Cientista político no Paraná já alertava autoridades em artigo escrito em janeiro deste ano, afirmando que crise pandêmica seria grave no Brasil e que o Carnaval seria o vetor do contágio.

Diante de muita polêmica e desentendimento entre autoridades (presidente de um lado, governadores, congresso, cientistas e o mundo do outro) do que fazer diante da crise gerada pela pandemia causada pelo novo coronavírus COVID-19, ocorre um cabo de guerra que pode causar mais mortes do que o previsto por inabilidade gerencial, interesses político-econômicos e incapacidade do governo em entender as vozes da ciência dos mais diversos setores.

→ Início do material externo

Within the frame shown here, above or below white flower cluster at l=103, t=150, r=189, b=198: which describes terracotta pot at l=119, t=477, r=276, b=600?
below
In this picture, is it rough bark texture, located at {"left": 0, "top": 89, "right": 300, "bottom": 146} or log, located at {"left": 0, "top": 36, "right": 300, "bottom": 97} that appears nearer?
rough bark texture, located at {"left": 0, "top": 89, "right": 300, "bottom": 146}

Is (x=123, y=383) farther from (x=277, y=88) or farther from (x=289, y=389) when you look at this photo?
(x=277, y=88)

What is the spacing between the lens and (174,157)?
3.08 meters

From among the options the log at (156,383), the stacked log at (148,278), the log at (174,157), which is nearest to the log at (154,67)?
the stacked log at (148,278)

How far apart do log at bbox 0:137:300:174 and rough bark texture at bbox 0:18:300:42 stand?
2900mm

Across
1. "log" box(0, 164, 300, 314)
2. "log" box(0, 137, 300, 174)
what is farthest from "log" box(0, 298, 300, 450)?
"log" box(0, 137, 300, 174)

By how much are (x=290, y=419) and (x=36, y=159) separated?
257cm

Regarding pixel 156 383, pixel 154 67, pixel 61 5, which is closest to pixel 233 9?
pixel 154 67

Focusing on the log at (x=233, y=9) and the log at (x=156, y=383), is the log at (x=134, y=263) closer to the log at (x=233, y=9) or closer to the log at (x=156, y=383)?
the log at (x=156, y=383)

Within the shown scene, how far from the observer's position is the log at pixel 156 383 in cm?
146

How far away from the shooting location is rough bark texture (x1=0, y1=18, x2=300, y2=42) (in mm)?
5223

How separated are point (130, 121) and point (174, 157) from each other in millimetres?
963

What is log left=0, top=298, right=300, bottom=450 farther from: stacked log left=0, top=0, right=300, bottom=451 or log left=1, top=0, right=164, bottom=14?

Numa crise como essa, não são apenas os médicos que têm algo a dizer, mas também biólogos, matemáticos, físicos, sociólogos, psicólogos, geógrafos, economistas, cientistas políticos, estatísticos, entre muitos outros, devido às muitas dimensões da crise.

Mas se as decisões são tomadas por mero interesse econômico, ou eleitoreiro, o presidente estaria equivocado ao não conseguir interpretar a realidade e as muitas facetas da crise. Diversos colunistas políticos como Reinaldo Azevedo vêm afirmando que Bolsonaro está preocupado com a meta fiscal visando as eleições de 2022, mas não se preocupa com o povo.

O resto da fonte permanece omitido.